In the meantime really look into Windows 7.


----------



## hooj (May 27, 2012)

I was having monitor troubles yesterday when my monitor kept going into power saving mode and now it freezes on the logo screen. I'll try reseating my gpu or something...


----------



## Dent1 (May 27, 2012)

hooj said:


> I was having monitor troubles yesterday when my monitor kept going into power saving mode and now it freezes on the logo screen. I'll try reseating my gpu or something...



Issue might be video card driver related. Whilst in safe mode uninstall everything Nvidia related. Then see if it boots into normal windows.


----------



## hooj (May 27, 2012)

Dent1 said:


> Issue might be video card driver related. Whilst in safe mode uninstall everything Nvidia related. Then see if it boots into normal windows.



Tried to uninstall the nvidia driver etc and as the uninstaller came up, my computer crashed.

Update: My computer has randomly started working again...what on Earth is happening? After another Restart btw...


----------



## hooj (May 27, 2012)

So far so good it's still working. I have no idea how touch wood and thanks again.


----------



## Jetster (May 27, 2012)

Vista has too many updates. I never had an issue with 7, never


----------



## Dent1 (May 27, 2012)

Jetster said:


> Vista has too many updates. I never had an issue with 7, never



Depends when you get the distribution. A lot of the time an operating system will be patched up to a certain level already, thus minimising the need for as many additional updates.

For example, if you bought Vista at launch, you will have many updates + service packs.

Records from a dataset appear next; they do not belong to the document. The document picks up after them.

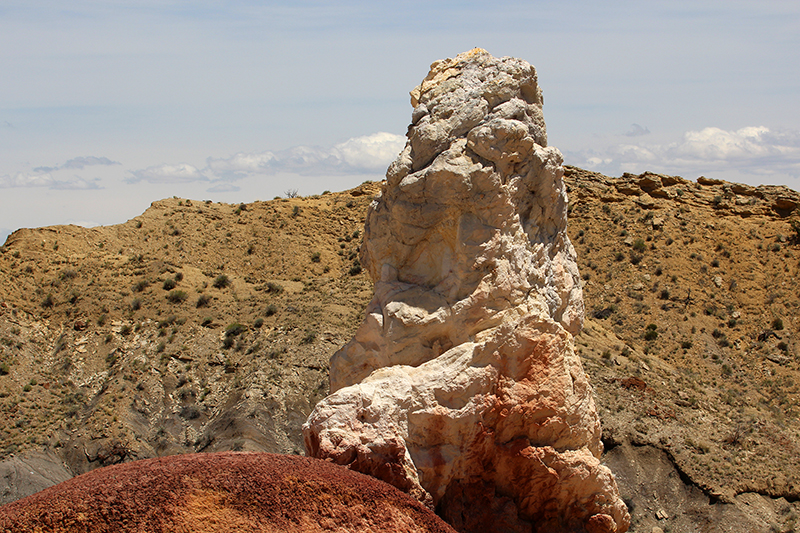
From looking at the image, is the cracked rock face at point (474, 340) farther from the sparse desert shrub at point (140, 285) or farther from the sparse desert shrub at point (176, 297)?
the sparse desert shrub at point (140, 285)

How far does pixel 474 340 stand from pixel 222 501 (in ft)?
14.6

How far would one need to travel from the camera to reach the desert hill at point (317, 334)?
70.3 feet

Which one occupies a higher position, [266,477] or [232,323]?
[266,477]

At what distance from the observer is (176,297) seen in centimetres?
3059

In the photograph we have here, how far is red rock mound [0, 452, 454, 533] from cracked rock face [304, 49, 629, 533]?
1.14 m

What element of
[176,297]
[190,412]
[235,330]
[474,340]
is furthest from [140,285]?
[474,340]

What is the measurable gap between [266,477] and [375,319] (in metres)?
3.91

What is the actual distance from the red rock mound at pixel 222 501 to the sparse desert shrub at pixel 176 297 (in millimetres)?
24110

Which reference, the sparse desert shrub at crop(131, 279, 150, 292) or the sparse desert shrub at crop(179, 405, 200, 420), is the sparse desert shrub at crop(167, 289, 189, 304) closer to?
the sparse desert shrub at crop(131, 279, 150, 292)

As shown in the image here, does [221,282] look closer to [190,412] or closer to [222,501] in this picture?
[190,412]

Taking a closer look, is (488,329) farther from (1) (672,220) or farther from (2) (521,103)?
(1) (672,220)

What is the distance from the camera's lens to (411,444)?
907 centimetres

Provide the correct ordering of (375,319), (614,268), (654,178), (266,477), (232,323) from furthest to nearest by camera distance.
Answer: (654,178), (614,268), (232,323), (375,319), (266,477)

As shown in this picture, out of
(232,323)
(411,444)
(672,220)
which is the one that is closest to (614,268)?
(672,220)
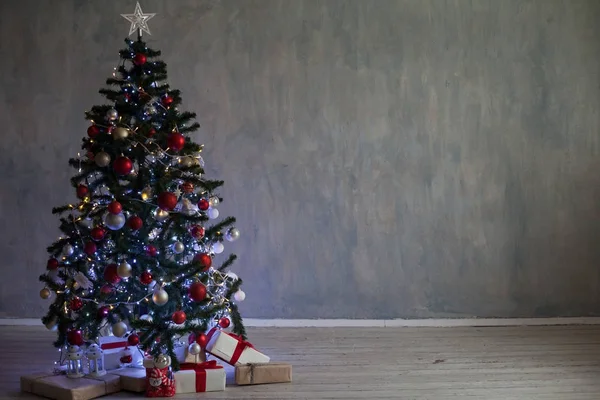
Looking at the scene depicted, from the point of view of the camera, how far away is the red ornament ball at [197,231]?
329cm

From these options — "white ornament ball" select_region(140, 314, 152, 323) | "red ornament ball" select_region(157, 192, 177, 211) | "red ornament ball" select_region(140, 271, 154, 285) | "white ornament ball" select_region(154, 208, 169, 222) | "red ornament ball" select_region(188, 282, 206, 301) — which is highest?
"red ornament ball" select_region(157, 192, 177, 211)

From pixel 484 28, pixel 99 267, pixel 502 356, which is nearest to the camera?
pixel 99 267

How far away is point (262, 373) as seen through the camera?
3332mm

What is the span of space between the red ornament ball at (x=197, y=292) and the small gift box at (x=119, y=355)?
22.2 inches

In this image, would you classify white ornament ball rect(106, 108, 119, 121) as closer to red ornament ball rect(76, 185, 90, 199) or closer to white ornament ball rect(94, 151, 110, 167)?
white ornament ball rect(94, 151, 110, 167)

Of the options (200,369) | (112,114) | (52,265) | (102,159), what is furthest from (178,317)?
(112,114)

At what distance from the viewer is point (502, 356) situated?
3.83 meters

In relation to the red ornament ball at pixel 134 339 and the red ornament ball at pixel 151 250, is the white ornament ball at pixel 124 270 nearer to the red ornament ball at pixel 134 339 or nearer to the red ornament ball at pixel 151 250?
the red ornament ball at pixel 151 250

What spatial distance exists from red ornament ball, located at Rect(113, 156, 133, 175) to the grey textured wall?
1.52m

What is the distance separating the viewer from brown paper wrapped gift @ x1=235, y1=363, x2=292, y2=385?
3.30m

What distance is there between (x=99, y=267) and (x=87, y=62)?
6.47 feet

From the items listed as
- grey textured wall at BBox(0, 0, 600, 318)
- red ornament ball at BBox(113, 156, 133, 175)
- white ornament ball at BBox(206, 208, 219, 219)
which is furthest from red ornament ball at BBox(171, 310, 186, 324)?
grey textured wall at BBox(0, 0, 600, 318)

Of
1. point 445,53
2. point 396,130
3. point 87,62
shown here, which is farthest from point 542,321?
point 87,62

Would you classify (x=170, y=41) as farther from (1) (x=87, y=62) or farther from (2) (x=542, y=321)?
(2) (x=542, y=321)
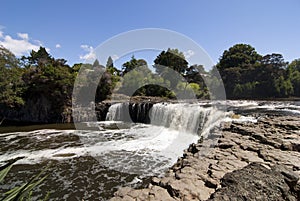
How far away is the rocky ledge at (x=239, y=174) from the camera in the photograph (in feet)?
5.83

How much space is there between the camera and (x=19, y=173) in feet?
13.6

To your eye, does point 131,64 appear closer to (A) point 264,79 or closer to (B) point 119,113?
(B) point 119,113

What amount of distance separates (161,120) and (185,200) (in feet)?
25.7

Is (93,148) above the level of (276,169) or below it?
below

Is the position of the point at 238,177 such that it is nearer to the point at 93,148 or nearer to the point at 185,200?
the point at 185,200

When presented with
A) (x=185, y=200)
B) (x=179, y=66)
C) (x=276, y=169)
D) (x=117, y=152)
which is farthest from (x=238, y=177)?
(x=179, y=66)

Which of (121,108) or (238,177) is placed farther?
(121,108)

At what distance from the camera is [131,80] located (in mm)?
17844

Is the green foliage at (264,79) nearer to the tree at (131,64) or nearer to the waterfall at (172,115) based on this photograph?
the tree at (131,64)

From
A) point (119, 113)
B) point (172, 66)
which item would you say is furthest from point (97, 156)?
point (172, 66)

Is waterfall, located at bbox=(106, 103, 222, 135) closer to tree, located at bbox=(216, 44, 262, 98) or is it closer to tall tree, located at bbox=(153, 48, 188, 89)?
tall tree, located at bbox=(153, 48, 188, 89)

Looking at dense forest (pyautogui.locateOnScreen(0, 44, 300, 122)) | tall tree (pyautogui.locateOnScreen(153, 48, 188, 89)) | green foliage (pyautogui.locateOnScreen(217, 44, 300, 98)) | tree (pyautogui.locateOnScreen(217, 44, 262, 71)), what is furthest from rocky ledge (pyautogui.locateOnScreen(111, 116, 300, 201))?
tree (pyautogui.locateOnScreen(217, 44, 262, 71))

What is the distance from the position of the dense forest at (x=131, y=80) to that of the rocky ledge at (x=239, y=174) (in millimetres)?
7302

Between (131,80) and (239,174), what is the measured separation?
1627 centimetres
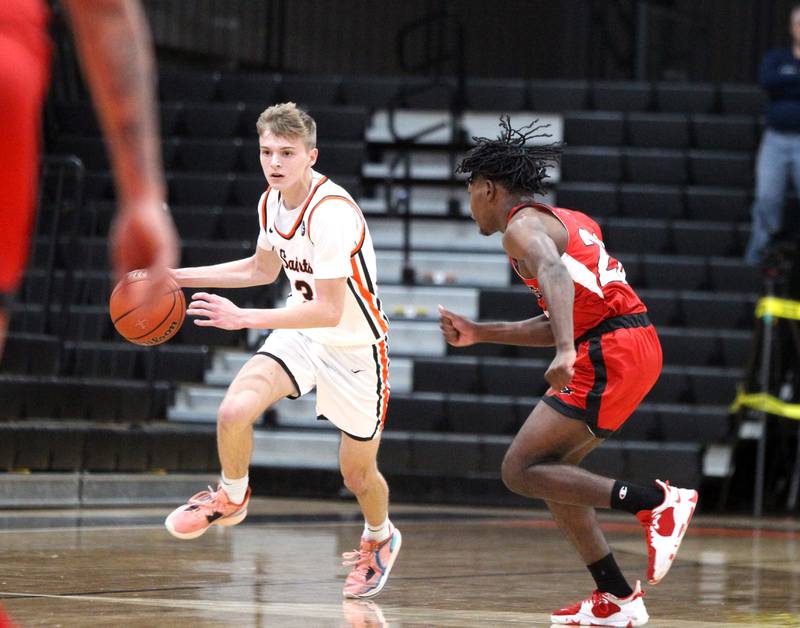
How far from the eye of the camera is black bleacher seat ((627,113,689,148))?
11891mm

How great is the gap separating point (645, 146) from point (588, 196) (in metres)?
0.85

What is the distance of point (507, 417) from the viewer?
9836 mm

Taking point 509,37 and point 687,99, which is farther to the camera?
point 509,37

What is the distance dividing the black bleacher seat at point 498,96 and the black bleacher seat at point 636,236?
1.72 metres

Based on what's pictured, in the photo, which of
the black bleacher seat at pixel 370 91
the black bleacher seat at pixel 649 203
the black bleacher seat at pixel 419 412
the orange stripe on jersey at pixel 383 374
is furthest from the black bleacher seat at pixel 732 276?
the orange stripe on jersey at pixel 383 374

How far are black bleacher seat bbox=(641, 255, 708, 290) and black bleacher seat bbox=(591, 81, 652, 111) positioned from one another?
201 centimetres

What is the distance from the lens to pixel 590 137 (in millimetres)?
11977

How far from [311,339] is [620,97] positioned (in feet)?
25.1

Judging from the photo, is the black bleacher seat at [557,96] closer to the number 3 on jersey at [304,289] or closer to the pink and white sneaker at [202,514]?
the number 3 on jersey at [304,289]

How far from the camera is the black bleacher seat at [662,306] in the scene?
412 inches

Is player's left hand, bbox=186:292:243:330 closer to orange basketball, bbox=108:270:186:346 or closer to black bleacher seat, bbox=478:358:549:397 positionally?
orange basketball, bbox=108:270:186:346

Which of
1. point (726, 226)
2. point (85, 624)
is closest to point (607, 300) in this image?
point (85, 624)

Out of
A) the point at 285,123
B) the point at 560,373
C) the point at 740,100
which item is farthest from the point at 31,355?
the point at 740,100

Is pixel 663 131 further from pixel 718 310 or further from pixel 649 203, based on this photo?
pixel 718 310
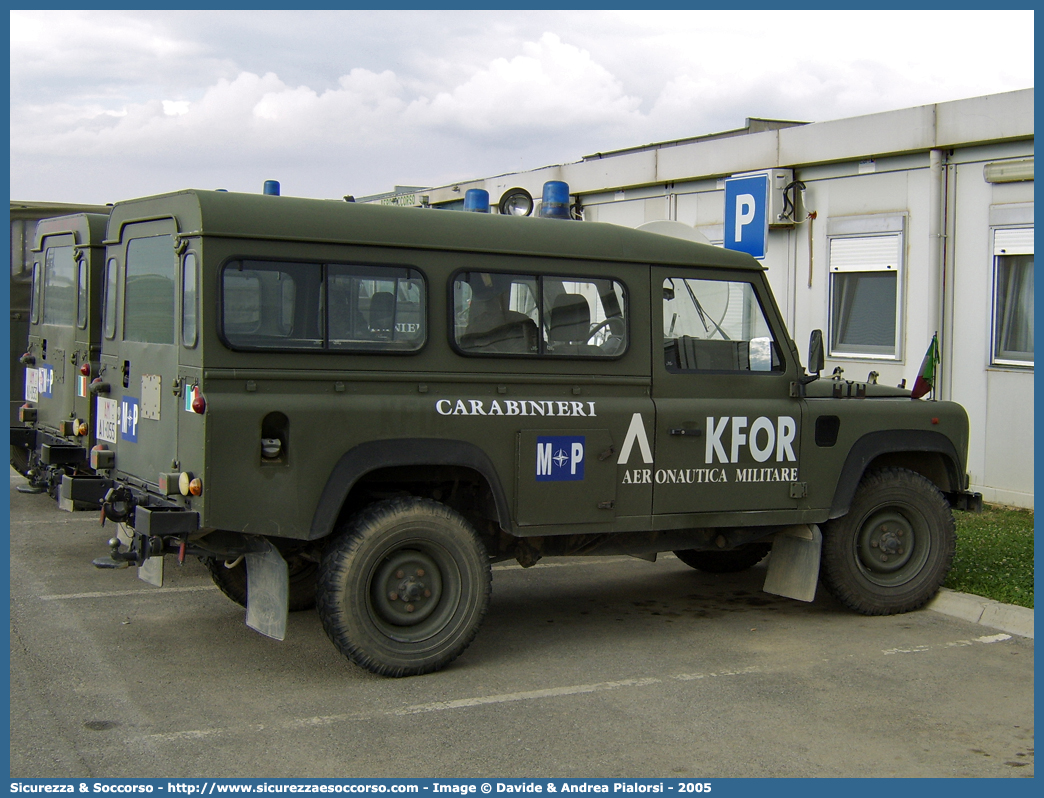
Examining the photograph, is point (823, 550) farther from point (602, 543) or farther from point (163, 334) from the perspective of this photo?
point (163, 334)

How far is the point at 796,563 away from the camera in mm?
6988

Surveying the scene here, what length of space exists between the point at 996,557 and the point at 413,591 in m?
4.83

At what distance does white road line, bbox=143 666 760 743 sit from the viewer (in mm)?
4754

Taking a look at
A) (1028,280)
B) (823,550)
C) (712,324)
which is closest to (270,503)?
(712,324)

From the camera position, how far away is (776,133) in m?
12.5

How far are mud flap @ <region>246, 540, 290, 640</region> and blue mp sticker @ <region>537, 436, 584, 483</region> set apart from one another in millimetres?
1440

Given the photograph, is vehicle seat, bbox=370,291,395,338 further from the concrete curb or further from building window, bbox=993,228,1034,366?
building window, bbox=993,228,1034,366

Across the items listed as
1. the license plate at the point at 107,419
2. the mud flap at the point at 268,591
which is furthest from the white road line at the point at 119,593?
the mud flap at the point at 268,591

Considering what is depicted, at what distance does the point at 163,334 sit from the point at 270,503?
1108mm

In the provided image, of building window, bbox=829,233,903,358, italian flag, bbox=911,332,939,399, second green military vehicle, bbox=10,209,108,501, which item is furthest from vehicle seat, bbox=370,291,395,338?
building window, bbox=829,233,903,358

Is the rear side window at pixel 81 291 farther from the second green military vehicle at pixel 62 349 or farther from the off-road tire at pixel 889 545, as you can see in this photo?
the off-road tire at pixel 889 545

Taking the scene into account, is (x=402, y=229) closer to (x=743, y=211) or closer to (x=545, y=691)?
(x=545, y=691)

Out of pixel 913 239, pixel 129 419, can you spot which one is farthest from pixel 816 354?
pixel 913 239
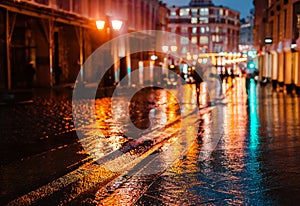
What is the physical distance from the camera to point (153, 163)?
915 cm

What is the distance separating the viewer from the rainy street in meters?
6.66

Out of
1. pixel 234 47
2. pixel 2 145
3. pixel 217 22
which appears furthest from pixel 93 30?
pixel 234 47

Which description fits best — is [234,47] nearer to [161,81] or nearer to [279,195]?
[161,81]

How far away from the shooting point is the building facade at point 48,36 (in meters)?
27.7

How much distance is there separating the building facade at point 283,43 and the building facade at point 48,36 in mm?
12384

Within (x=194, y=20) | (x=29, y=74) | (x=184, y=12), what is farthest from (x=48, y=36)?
(x=194, y=20)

If you bought Vista now. It will be already service packed and updated to the latest version.


----------



## potanda (May 27, 2012)

Run memtest86+ http://www.memtest.org/


----------



## hooj (May 28, 2012)

Hello, i am having trouble yet again. This time i removed my nvidia drivers and it boots past the windows logo everytime so i guess it's a driver problem. Everytime i reinstall new drivers i can't get past the windows logo, any help? I've also tried driver sweeper to no avail.


----------



## hooj (May 28, 2012)

So i can boot into normal mode with no nvidia drivers and i can boot using the integrated Intel GPU on my mobo but just not with updated nvidia drivers via PCI-E GPU. Any help please?


----------



## Law-II (May 28, 2012)

hooj said:


> So i can boot into normal mode with no nvidia drivers and i can boot using the integrated Intel GPU on my mobo but just not with updated nvidia drivers via PCI-E GPU. Any help please?



Hi

follow this guide by erocker - http://www.techpowerup.com/forums/showthread.php?t=52502 
; if after doing this you are still unable to boot into windows with the Nvidia Forceware drivers then you may need to RMA if still in warranty.

as a last resort you could try forcing the drivers in VGA mode by raising the resolution, but this would only work until the next boot, when you would have to repeat the process 

atb (all the best)

Law-II


----------



## Frag_Maniac (May 29, 2012)

I used to love XP, then realized what people were saying was true, that it hangs and corrupts much worse than W7. Yeah it has a repair option, but it's a temp fix at best, because it never succeeds at rewriting things very well.

That said, I HAVE been able to more than once get much better results than you're indicating via an XP repair. So if the problems are not in fact driver related vs OS corruption, I have to wonder what condition the BIOS is in.

Often times on XP I've had success fixing problems with a CMOS reset, and I've seen others I suggested it to see the same results. Depends what the problem is. If you're not sure how to reset the CMOS, look in the MB manual if you have it, Google for it, or let us know the MB model. It's more likely to work on older vs newer MBs, but it's worth a shot.

When reinstalling drivers though, make SURE you use clean install methods. Either manually remove the old ones, or in the case of Nvidia's superior installer, you can opt to perform a clean install simultaneously, and it will do it for you. If I'm REALLY worried about clean driver installs, I use Driver Cleaner, Driver Sweeper, or even Revo Uninstaller, all of which find all the tid bits left behind.

As far as W7 goes, it may very well get corrupted too, eventually, but I find it's been FAR more resistant to it than XP ever was. I've used it for over a yr and a half now with no format. Furthermore it's Debugging and Last Known Good Config options can actually work, whereas XP's never did.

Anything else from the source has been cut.